***** INFORMATION SHOWN *****

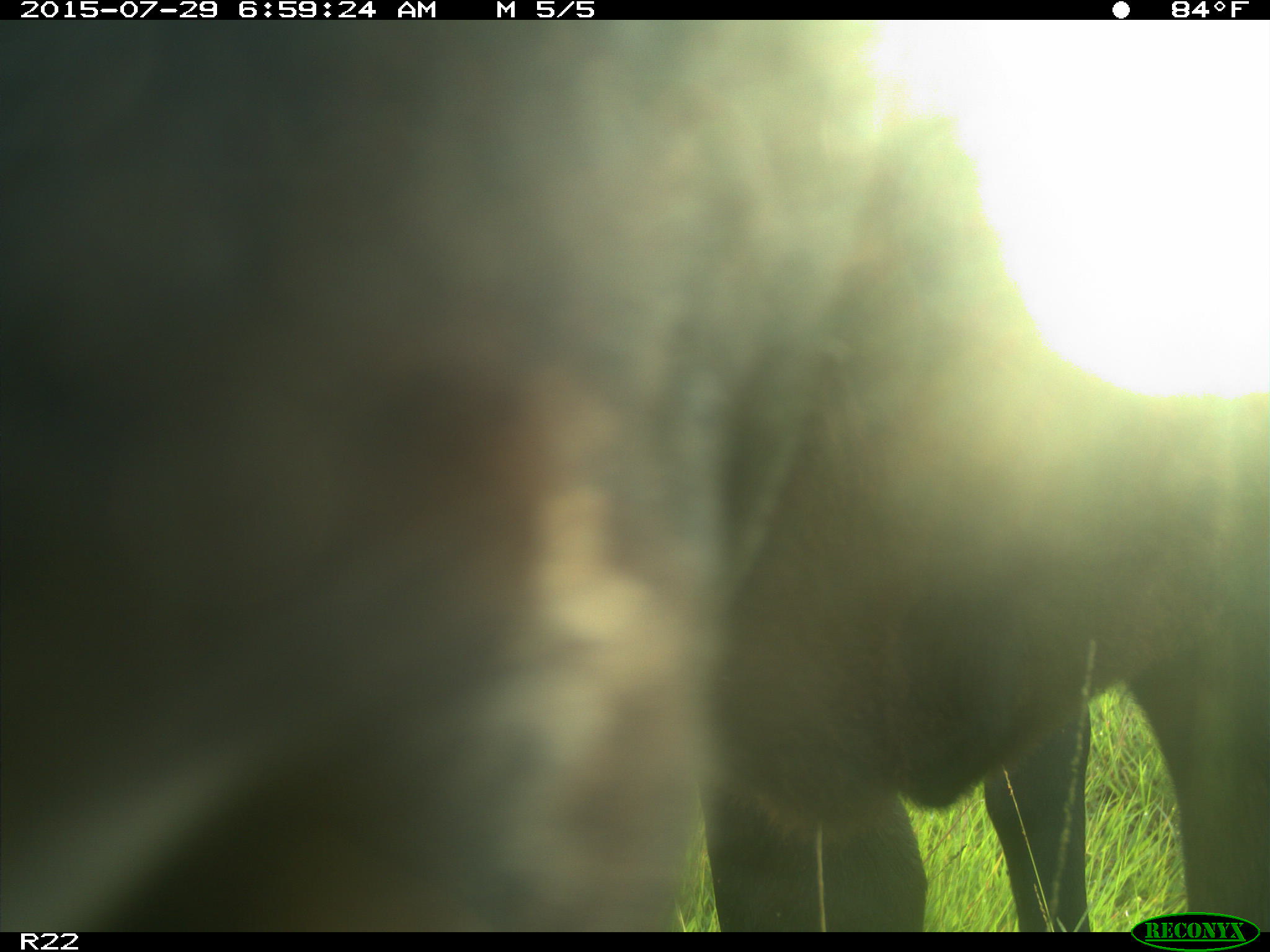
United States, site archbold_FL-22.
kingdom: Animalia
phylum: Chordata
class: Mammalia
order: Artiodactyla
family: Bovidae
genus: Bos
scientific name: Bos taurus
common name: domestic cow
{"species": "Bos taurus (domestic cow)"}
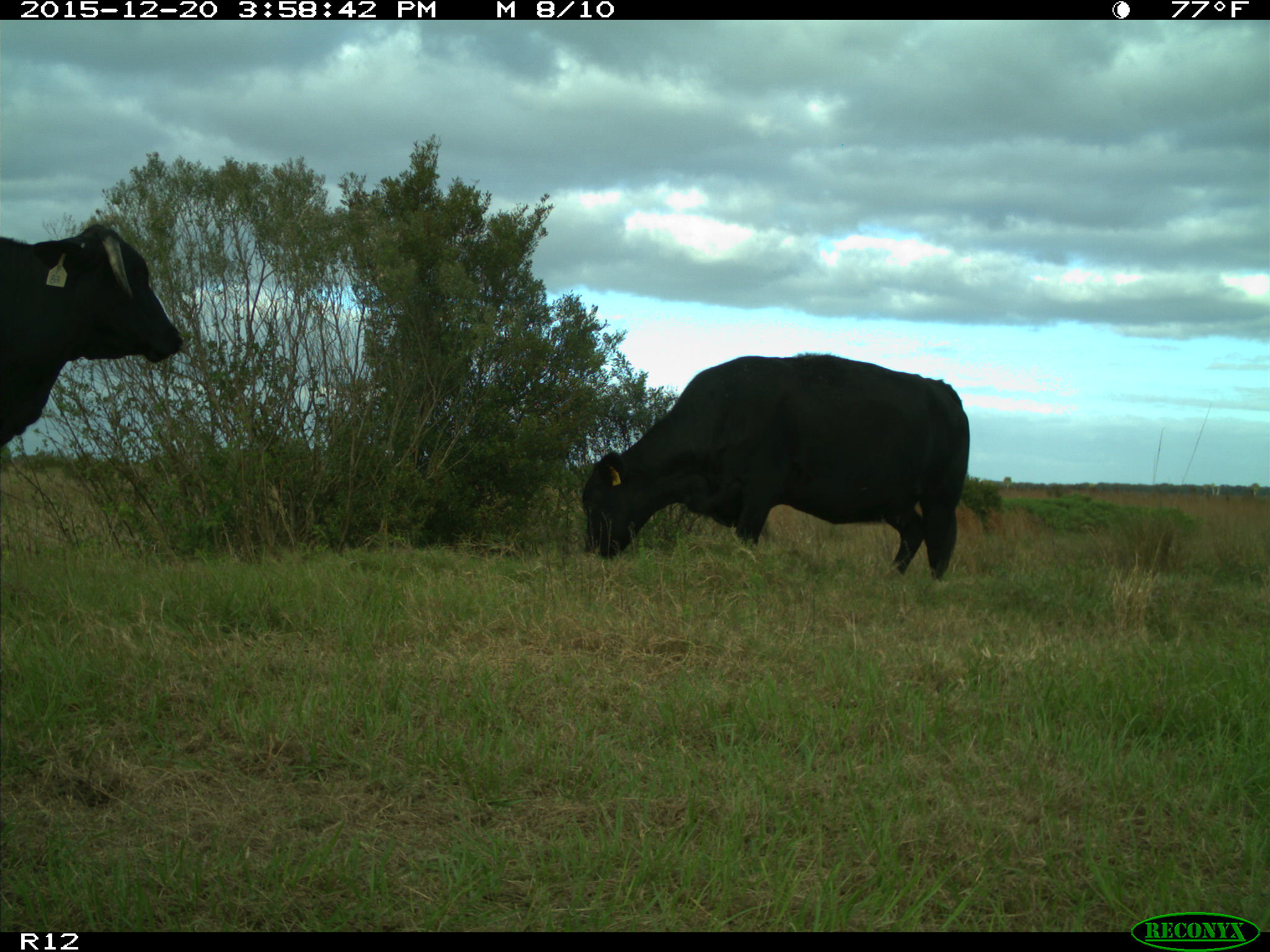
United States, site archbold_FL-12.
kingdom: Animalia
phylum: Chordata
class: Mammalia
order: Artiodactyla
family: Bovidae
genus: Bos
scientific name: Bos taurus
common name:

*****
***** INFORMATION SHOWN *****

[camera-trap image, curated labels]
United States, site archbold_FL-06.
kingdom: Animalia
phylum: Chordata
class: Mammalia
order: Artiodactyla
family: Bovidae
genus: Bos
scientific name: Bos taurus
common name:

*****

- [YOUR OBJECTIVE] For each line in the material above that contains the string "States", make a copy.

- [OUTPUT]
United States, site archbold_FL-22.
United States, site archbold_FL-12.
United States, site archbold_FL-06.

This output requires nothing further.